◆ Requisitos
1. Por favor, copia del texto proporcionado la parte que abre con las palabras que contienen "Cuando me entregaron" y cierra con "Aquí estamos.", y cambia "microondas" por "horno".
2. Indica si cada afirmación concuerda con el texto proporcionado. Responde sí o no y cita las palabras exactas que lo deciden.
(a) La película de Guillermo Casanova trataba sobre unos viejitos uruguayos que no conocen el mar.
(b) Quien narra ya había ganado algo en un sorteo antes de ese día.
(c) El libro recibido en el sorteo era una edición costosa.

ENSAIO

El arroyo Morosoli – pt. 1

Juan José Morosoli aos 22 anos.

Paulo Damin
Caxias do Sul – RS

Aqui começamos a publicar o ensaio inédito de Paulo Damin
para o escritor uruguaio Juan José Morosoli (1899 – 1957).
Esta é a primeira das cinco partes do ensaio.

Prólogo

Habrá sido en 2005. La Universidad Federal de Rio Grande do Sul, en Porto Alegre, tenía una vieja sala de cine. A veces andaba por ahí a mitad de la tarde y pasaban alguna película, incluso con público. Vuelta y media iba a ese cine porque yo venía del interior y guau, cine gratis a mitad de la tarde, poder aprovechar ese tiempo era como un secreto, como tener una amante a la hora de la siesta.

Ese día, era una película de Guillermo Casanova sobre unos viejitos uruguayos que no conocen el mar. Después de la exhibición, un hombre se paró adelante del público y dijo que iba a sortear un libro de un tal Juan José Morosoli, donde estaba el cuento que había inspirado la película. Nunca me había ganado nada en un sorteo. “Qué te apuesto que este me lo gano”, pensé.

Cuando me entregaron el libro, me aplaudieron. Una fila de gente con el termo abajo del brazo me felicitaba. Conmovido, yo decía grazie, grazie. No entendía. Era solamente un librito barato, de un marrón mustio, las páginas de papel blanco de esos que uno compra para imprimir cosas en casa, pero que parecía haberse mojado en la lluvia y que después lo habían secado en el microondas.

Sin embargo, más que un libro, para mí se volvió un tótem; entendí que lo iba a llevar conmigo toda la vida. En vez de festejar sentí la responsabilidad: “ahora tengo que hacer algo con esto”.

***

Aquí estamos.

Lo que tenés en manos es un libro sobre Juan José Morosoli. Pero más que eso es un libro sobre las ganas de escribir que tuvo un lector brasilero después de leer a Morosoli.

◆ Contenido del conjunto
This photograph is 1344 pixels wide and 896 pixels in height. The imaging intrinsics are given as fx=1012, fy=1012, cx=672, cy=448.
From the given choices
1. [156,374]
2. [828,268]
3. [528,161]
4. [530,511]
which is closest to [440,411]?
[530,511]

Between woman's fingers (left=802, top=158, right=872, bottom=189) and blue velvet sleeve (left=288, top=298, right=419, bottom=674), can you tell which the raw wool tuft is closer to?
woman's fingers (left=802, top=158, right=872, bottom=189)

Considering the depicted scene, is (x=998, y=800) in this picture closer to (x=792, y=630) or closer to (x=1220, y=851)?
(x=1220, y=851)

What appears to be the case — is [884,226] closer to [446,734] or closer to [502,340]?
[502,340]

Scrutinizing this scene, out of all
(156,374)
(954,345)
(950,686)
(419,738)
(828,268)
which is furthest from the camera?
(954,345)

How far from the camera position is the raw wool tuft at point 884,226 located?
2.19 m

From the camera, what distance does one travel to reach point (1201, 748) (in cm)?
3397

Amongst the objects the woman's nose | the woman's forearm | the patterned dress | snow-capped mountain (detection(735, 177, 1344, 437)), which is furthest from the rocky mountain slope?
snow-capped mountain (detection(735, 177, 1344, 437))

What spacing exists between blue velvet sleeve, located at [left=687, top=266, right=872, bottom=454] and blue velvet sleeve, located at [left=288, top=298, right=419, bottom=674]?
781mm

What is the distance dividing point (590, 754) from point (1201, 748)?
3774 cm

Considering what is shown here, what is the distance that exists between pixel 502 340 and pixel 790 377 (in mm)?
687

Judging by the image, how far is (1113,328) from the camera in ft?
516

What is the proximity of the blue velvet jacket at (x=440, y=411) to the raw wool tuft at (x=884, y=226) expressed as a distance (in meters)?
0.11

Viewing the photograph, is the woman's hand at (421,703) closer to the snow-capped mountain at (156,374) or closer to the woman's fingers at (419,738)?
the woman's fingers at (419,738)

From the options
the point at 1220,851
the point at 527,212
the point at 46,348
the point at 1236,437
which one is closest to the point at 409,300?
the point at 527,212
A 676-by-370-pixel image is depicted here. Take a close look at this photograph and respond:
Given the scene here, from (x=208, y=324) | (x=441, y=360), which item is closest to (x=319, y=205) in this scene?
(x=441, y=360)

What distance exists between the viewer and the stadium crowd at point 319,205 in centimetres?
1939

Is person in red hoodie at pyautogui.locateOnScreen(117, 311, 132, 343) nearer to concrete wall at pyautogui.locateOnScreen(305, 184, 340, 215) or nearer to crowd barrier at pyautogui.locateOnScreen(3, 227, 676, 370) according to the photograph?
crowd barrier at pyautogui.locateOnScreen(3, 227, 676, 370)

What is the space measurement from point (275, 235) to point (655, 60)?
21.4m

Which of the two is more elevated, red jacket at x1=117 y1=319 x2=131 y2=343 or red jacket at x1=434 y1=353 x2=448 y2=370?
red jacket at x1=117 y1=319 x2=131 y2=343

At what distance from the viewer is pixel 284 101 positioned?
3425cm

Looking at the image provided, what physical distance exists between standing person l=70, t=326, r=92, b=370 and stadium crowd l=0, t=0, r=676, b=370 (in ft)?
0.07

◆ Soluciones de tareas
1.
Cuando me entregaron el libro, me aplaudieron. Una fila de gente con el termo abajo del brazo me felicitaba. Conmovido, yo decía grazie, grazie. No entendía. Era solamente un librito barato, de un marrón mustio, las páginas de papel blanco de esos que uno compra para imprimir cosas en casa, pero que parecía haberse mojado en la lluvia y que después lo habían secado en el horno.

Sin embargo, más que un libro, para mí se volvió un tótem; entendí que lo iba a llevar conmigo toda la vida. En vez de festejar sentí la responsabilidad: “ahora tengo que hacer algo con esto”.

***

Aquí estamos.

2.
(a) Sí: "era una película de Guillermo Casanova sobre unos viejitos uruguayos que no conocen el mar".
(b) No: "Nunca me había ganado nada en un sorteo."
(c) No: "Era solamente un librito barato".